The total issued and fully paid-up shares of Eterna Plc are almost 2.2 billion after the listing of additional shares of the company on the Nigerian Exchange (NGX) Limited this week.

Precisely on Wednesday, an additional 882,064,158 ordinary shares of the organisation were listed on Customs Street, a regulatory notice confirmed.

These extra stocks were from the rights issue of the firm, issued to shareholders at N22.00 per unit on the basis of three new ordinary stocks for every existing four ordinary stocks held as at the close of business on Thursday, November 27, 2025.

Eterna wanted to sell a total of 978,108,485 units, but investors only picked 882,064,158, indicating a subscription rate of 90.18 per cent.

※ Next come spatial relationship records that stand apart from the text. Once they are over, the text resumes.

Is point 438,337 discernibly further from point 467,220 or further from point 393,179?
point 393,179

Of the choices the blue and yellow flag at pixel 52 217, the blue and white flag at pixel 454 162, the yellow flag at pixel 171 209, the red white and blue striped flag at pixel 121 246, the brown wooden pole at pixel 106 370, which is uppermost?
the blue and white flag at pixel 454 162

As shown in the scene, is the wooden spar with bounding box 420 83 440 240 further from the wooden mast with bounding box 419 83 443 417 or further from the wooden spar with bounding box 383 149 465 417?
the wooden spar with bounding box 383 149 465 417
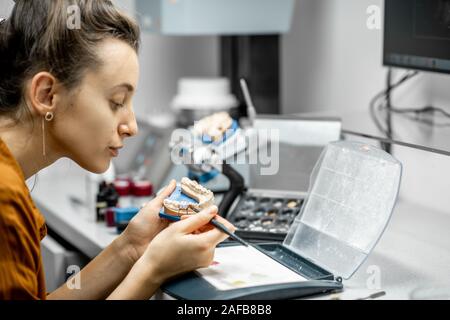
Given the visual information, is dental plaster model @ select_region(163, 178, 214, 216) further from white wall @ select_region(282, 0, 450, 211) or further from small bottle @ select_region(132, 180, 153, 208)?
white wall @ select_region(282, 0, 450, 211)

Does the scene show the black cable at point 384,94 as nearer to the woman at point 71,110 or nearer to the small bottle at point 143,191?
the small bottle at point 143,191

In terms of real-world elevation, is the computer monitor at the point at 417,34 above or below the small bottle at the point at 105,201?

At midweek, the new equities were brought to the stock exchange for listing, increasing the total issued and fully paid-up shares of the company from 1,304,144,647 units to 2,186,208,805 units.

“Trading licence holders are hereby notified that an additional 882,064,158 ordinary shares of 50 Kobo each of Eterna Plc were on Wednesday, May 20, 2026, listed on the daily official list of NGX.

“The additional shares arose from the company’s rights issue of 978,108,485 ordinary shares of 50 Kobo each at N22.00 per share on the basis of three new ordinary shares for every existing four ordinary shares held as at the close of business on Thursday, November 27, 2025.

“With the listing of the additional 882,064,158 ordinary shares, the total issued and fully paid-up shares of Eterna Plc have now increased from 1,304,144,647 to 2,186,208,805 ordinary shares of 50 Kobo each,” the notice signed by the Head of Issuer Regulation Department at NGX RegCo Limited, Mr Godstime Iwenekhai, stated.